With thousands of fans ready to descend on South Bend for what might be the most important home game since Pete Carroll and the Trojans came to town in 2005, we caught up with Josh Flynt of UND.com’s Strong and True blog. While the other two members of the Irish Blogger Gathering (Subway Domer & Her Loyal Sons) might get a little feisty with their questions, we kept things in check.

I posed Josh some questions, and he answered. On his blog, he asked me some questions and I answered. Funnily enough, they were pretty similar.

1. We can spend all afternoon talking about the match-ups and the supposed advantages the Irish have as they prepare to take on a Michigan team that looked less than impressive against Michigan and Air Force. Does it matter? They’ve got Denard Robinson, who has crafted his lore basically on destroying Notre Dame. What do you think needs to happen to make this Saturday night different than the last three?

I don’t know, maybe I’m delusional, but I think Notre Dame was better than Michigan in each of the past three seasons. Instead of looking to avenge three straight losses to the Wolverines, the Irish could probably be going for their fifth consecutive win over the team from Ann Arbor.

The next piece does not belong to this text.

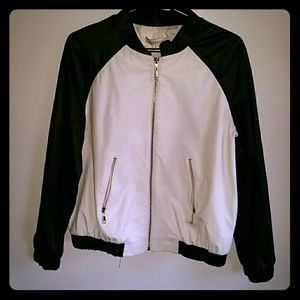 Ellen Tracy Jackets & Blazers - Ellen Tracy black and white bomber jacket sz large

Unfortunately, that is not the case. The Irish turned the ball over five times last year and allowed 28 points in the fourth quarter at Michigan Stadium. They committed nine penalties for 75 yards.

But this season is different. Notre Dame has given up the football just twice, and has allowed only 30 points through three games.

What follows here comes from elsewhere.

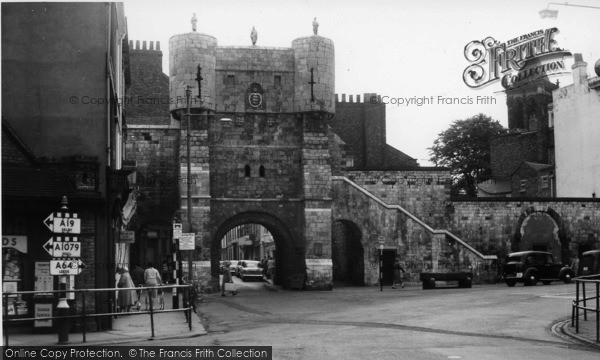 Photo of York, Bootham Bar c.1960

Denard will make a few big plays. The key for the Irish will be limiting both how often, and when he makes them (ex. not on his team’s last drive). If the Notre Dame offense continues to protect the football and the defense plays with the same level of intensity it exhibited last Saturday, I’m confident the Irish will be 4-0 heading into their bye week.

2. During that fateful fourth quarter, the Michigan wide receivers had their way in a few jump ball, one-on-one, match-ups. Most of those guys are still in uniform for the maize and blue, and the Irish secondary will be even more inexperienced. With the Irish front seven pretty stout against the running game, do you expect the Wolverines’ offense to try to make their mark in the air?

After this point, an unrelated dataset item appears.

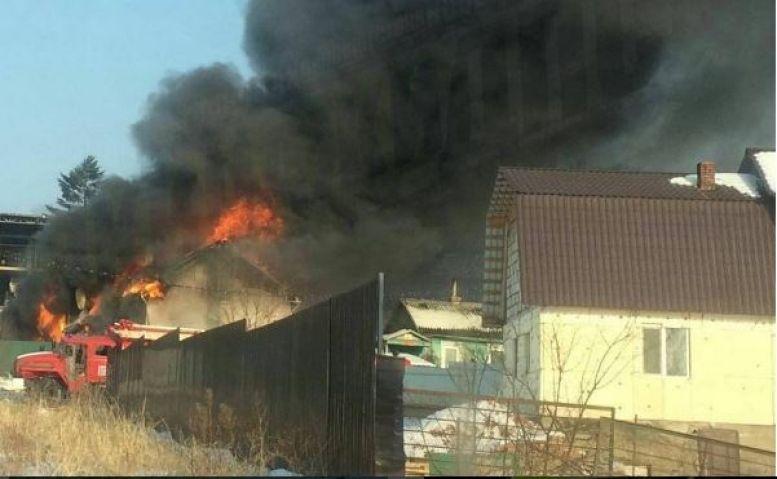 Частный детский сад горит в пригороде Владивостока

While Denard can make plays with both his arm and his legs, he’s not exactly known for his passing ability. That said, I still expect Michigan to try to beat Notre Dame through the air. It just makes sense for the Wolverines offense to try to exploit the less experienced group.

Holding Le’Veon Bell to only 77 yards, I think the front seven showed it deserves to be considered among the best in the country. So hopefully the Irish can force #16 to make some hurried decisions, rather than allowing him to dance around in the pocket before breaking off a big run. If Nix, Tuitt, etc. play like they have recently, even with a young secondary, I really like our chances.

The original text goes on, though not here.